I have no idea who sings Des-pa-cito, I doubt many people do. Des-pa-cito has become a single omnipresent entity - a single omnipresent entity that has been streamed 4.6 billion times. That’s more than any other song ever. This is extremely worrying to people like me that both loathe and detest Des-pa-cito in equal measure because songs that popular don’t die. Songs as popular as Des-pa-cito live on at cheesy student nightclubs, at weddings, on awful Latin American radio stations forever more, eclipsing the artists that created it, eclipsing the entire genre it spawned from, eclipsing the sun and bringing eternal Des-pa-cito sounding darkness on every thing and every one, until we find ourselves driving to the supermarket in 5 years time shouting “suave suave-cito” at the top of our lungs because it’s somehow made it onto our playlist of guilty pleasures, right between “Don’t Stop Believing” and “La Macarena”. Do you remember the last time you heard these songs? Perhaps not, but you know it was recently, because these terrible tunes are what form the musical wallpaper of our existence. Tracks like Des-pa-cito dissolve into the background but remain in your head eternally. Did you hear Des-pa-cito at the garage? Did you hear Des-pa-cito whilst you were on the bus the other day, playing off some awful teenager’s phone? You have no idea, but one thing we do know is that we are going to keep hearing Des-pa-cito forever. 

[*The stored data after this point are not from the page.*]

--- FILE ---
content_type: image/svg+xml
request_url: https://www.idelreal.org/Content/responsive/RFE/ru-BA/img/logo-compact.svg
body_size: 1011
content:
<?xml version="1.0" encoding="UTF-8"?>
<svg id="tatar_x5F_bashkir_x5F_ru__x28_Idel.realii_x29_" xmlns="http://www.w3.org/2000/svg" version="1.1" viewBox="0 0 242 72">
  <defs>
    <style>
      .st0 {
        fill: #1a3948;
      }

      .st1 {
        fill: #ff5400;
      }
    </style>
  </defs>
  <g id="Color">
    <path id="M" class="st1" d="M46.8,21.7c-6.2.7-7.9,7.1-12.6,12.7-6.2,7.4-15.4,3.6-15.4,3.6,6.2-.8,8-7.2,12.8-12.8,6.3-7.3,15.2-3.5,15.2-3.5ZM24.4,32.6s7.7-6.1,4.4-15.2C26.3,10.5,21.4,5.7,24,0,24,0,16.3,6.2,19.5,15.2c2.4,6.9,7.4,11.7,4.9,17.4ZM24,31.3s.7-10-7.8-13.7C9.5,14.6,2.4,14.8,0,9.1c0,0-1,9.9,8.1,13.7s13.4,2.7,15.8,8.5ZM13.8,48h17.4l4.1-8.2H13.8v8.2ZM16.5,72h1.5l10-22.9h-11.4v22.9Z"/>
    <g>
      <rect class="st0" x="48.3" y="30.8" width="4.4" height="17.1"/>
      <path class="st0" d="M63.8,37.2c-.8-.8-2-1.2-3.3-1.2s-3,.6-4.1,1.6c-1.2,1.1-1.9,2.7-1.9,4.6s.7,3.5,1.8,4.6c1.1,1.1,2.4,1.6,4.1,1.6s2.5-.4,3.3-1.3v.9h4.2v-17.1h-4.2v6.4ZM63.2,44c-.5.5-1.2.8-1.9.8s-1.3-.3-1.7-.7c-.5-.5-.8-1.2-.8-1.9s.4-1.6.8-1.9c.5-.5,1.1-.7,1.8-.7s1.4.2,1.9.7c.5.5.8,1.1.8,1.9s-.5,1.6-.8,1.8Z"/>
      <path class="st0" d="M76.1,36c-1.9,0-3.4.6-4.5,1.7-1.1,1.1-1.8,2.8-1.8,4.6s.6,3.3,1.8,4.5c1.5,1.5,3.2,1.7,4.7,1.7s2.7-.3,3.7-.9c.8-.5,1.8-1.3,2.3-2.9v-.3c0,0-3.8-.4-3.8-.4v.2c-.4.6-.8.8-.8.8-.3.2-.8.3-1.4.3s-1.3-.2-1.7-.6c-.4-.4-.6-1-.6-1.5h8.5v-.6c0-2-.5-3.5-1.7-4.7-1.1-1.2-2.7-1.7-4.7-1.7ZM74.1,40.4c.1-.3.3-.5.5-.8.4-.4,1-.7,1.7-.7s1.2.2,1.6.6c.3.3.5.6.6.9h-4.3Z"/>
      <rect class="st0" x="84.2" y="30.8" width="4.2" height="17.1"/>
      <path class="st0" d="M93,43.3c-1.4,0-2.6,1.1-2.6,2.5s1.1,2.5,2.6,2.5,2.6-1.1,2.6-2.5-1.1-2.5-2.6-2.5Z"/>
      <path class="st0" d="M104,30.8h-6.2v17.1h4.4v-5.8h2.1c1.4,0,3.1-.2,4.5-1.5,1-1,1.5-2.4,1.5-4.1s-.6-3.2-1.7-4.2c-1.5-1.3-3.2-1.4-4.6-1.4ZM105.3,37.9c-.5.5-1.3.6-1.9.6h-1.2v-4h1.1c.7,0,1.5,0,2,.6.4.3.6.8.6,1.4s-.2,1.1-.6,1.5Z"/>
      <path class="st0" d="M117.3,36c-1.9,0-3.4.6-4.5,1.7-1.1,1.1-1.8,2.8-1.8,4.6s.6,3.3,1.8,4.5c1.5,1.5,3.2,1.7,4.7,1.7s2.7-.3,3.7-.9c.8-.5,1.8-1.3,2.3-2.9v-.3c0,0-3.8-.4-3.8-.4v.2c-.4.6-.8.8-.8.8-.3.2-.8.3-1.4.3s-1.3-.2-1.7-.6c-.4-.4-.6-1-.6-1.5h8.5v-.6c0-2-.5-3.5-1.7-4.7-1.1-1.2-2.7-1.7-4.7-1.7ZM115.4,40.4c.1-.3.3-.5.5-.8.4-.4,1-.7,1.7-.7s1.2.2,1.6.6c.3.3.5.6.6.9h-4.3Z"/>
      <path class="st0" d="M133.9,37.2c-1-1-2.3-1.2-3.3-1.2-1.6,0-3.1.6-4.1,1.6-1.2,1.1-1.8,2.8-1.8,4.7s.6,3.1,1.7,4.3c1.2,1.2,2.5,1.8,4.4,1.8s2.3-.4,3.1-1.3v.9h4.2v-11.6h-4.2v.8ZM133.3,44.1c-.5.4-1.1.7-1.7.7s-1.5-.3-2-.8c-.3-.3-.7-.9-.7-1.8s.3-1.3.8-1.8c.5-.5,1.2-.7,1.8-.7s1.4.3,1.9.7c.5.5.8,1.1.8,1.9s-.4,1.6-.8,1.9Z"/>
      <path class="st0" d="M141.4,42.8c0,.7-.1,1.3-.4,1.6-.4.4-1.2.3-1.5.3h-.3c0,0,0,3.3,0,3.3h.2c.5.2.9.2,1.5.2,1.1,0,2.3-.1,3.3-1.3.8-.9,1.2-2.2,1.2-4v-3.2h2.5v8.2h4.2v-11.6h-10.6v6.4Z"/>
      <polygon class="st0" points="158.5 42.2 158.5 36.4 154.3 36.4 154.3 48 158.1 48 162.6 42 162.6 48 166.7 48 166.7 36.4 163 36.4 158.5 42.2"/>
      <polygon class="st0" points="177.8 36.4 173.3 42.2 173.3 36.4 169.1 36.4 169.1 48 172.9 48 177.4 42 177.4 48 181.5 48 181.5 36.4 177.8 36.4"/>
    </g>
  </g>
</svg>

There is one final horrifying point to be made about Des-pa-cito which is this: most songs this popular are in English and generally speaking don’t tend to have much longevity in Latin American countries; they disappear. We will never shake it off. This is real, this is happening. Apparently in this dystopian nightmare that is 2017, a bad reggaeton / pop crossover track is now the most popular song in the world and there’s not a thing we can do about it.